[Stored items from a collection]
[Start of Attachment]
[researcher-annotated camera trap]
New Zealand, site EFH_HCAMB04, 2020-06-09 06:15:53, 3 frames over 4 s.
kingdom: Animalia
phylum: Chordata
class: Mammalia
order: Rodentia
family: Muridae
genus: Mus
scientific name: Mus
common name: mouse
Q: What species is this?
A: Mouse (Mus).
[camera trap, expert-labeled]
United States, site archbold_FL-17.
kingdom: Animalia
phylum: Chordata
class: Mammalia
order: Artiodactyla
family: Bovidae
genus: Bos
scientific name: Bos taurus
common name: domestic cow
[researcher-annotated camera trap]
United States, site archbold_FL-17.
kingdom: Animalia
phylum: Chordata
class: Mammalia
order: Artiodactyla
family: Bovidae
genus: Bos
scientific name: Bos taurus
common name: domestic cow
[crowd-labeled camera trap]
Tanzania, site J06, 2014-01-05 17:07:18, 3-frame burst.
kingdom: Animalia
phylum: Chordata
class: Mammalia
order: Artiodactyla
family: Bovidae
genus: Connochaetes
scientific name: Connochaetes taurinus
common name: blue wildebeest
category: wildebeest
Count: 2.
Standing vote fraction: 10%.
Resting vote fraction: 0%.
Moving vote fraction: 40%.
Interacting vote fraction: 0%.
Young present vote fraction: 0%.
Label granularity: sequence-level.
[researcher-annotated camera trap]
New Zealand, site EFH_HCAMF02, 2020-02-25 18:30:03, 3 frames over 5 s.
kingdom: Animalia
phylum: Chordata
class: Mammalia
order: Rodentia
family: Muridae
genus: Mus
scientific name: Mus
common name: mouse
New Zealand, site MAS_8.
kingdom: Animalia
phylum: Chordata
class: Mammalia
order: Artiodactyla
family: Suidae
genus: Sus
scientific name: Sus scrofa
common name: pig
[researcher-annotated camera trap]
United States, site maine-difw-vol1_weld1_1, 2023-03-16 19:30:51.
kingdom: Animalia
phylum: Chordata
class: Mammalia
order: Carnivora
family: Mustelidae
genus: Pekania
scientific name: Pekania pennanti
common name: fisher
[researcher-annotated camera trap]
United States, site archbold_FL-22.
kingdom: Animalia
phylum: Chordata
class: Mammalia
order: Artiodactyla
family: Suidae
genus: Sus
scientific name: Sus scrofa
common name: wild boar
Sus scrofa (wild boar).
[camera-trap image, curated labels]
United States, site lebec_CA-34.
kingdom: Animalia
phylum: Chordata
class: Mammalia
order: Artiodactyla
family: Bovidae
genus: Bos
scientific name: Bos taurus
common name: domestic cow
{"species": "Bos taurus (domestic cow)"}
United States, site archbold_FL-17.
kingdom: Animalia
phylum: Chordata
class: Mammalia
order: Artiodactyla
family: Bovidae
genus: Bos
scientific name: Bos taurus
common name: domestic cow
[End of Attachment]
[THE PROBLEM]
For this exercise, all the data must be repeated exactly.

[FINISHED EXERCISE]
[researcher-annotated camera trap]
New Zealand, site EFH_HCAMB04, 2020-06-09 06:15:53, 3 frames over 4 s.
kingdom: Animalia
phylum: Chordata
class: Mammalia
order: Rodentia
family: Muridae
genus: Mus
scientific name: Mus
common name: mouse
Q: What species is this?
A: Mouse (Mus).
[camera trap, expert-labeled]
United States, site archbold_FL-17.
kingdom: Animalia
phylum: Chordata
class: Mammalia
order: Artiodactyla
family: Bovidae
genus: Bos
scientific name: Bos taurus
common name: domestic cow
[researcher-annotated camera trap]
United States, site archbold_FL-17.
kingdom: Animalia
phylum: Chordata
class: Mammalia
order: Artiodactyla
family: Bovidae
genus: Bos
scientific name: Bos taurus
common name: domestic cow
[crowd-labeled camera trap]
Tanzania, site J06, 2014-01-05 17:07:18, 3-frame burst.
kingdom: Animalia
phylum: Chordata
class: Mammalia
order: Artiodactyla
family: Bovidae
genus: Connochaetes
scientific name: Connochaetes taurinus
common name: blue wildebeest
category: wildebeest
Count: 2.
Standing vote fraction: 10%.
Resting vote fraction: 0%.
Moving vote fraction: 40%.
Interacting vote fraction: 0%.
Young present vote fraction: 0%.
Label granularity: sequence-level.
[researcher-annotated camera trap]
New Zealand, site EFH_HCAMF02, 2020-02-25 18:30:03, 3 frames over 5 s.
kingdom: Animalia
phylum: Chordata
class: Mammalia
order: Rodentia
family: Muridae
genus: Mus
scientific name: Mus
common name: mouse
New Zealand, site MAS_8.
kingdom: Animalia
phylum: Chordata
class: Mammalia
order: Artiodactyla
family: Suidae
genus: Sus
scientific name: Sus scrofa
common name: pig
[researcher-annotated camera trap]
United States, site maine-difw-vol1_weld1_1, 2023-03-16 19:30:51.
kingdom: Animalia
phylum: Chordata
class: Mammalia
order: Carnivora
family: Mustelidae
genus: Pekania
scientific name: Pekania pennanti
common name: fisher
[researcher-annotated camera trap]
United States, site archbold_FL-22.
kingdom: Animalia
phylum: Chordata
class: Mammalia
order: Artiodactyla
family: Suidae
genus: Sus
scientific name: Sus scrofa
common name: wild boar
Sus scrofa (wild boar).
[camera-trap image, curated labels]
United States, site lebec_CA-34.
kingdom: Animalia
phylum: Chordata
class: Mammalia
order: Artiodactyla
family: Bovidae
genus: Bos
scientific name: Bos taurus
common name: domestic cow
{"species": "Bos taurus (domestic cow)"}
United States, site archbold_FL-17.
kingdom: Animalia
phylum: Chordata
class: Mammalia
order: Artiodactyla
family: Bovidae
genus: Bos
scientific name: Bos taurus
common name: domestic cow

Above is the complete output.